米4月鉱工業生産指数0.5%上昇、過去の数値下方改定

[ワシントン 16日 ロイター] - 米連邦準備理事会(FRB)が16日発表した4月の鉱工業生産指数の統計では製造業部門が0.5%上昇した。市場予想と一致した。今回の統計は2017年11月までさかのぼって数値が改定され、全体の鉱工業生産指数と製造業部門がともに下方改定された。経済見通しに影を落とす内容だ。

鉱工業生産は製造業と鉱業、電力・ガスの部門から成る。

鉱工業生産全体の指数は0.7%上昇。過去4カ月のうち3カ月間は数字が下方改定された。2月の下方改定は著しかった。4月の前年同月比は3.5%上昇した。

製造業部門では、機械が2.3%上昇し、全体水準を押し上げた。一方、一次金属と組立金属製品は落ち込んだ。

1日に発表された4月の製造業景気指数は前月から低下した。調査対象からは、トランプ米大統領が鉄鋼とアルミニウムに輸入関税をかけてから一次産品が値上がりしているとの懸念の声があった。

4月18日に発表された地区連銀経済報告(ベージュブック)では全米にわたり関税に対する懸念が高まっていることが明らかになった。ただパウエルFRB議長は関税が米経済に与える影響を判断するには時期尚早だと発言している。

鉱工業生産のうち電力・ガスは1.9%上昇した。

工場がどれだけ十分に設備を稼動しているかを示す製造業の設備稼働率は0.4%ポイント上昇の78.0%だった。FRBは、物価上昇圧力が高まるまでに経済がどれだけ伸びる余地があるかを推計する上で設備稼働率に注目している。

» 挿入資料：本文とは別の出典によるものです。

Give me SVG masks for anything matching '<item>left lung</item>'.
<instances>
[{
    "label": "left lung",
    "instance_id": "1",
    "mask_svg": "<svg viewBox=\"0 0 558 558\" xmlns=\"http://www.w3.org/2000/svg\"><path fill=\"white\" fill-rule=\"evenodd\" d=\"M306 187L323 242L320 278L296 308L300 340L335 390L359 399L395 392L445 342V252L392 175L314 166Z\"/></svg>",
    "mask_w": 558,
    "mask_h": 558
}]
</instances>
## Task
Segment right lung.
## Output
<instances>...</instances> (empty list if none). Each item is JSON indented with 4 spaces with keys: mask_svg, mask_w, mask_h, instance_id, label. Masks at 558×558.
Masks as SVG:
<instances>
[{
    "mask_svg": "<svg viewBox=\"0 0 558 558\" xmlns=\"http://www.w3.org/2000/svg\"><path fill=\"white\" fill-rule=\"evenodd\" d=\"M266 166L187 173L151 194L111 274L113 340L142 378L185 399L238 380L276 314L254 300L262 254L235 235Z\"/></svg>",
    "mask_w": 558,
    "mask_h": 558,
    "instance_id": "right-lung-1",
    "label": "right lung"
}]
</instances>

オックスフォード・エコノミクスの首席エコノミスト、グレゴリー・ダコ氏は、鉱工業生産の先行きリスクが主に通商政策に関連して続いているとし、「米中貿易を巡る緊張は徐々に高まっており、一方でトランプ大統領がイラン核合意離脱を決めたことを受け、米国と欧州の緊張もはっきりしてきた」と述べた。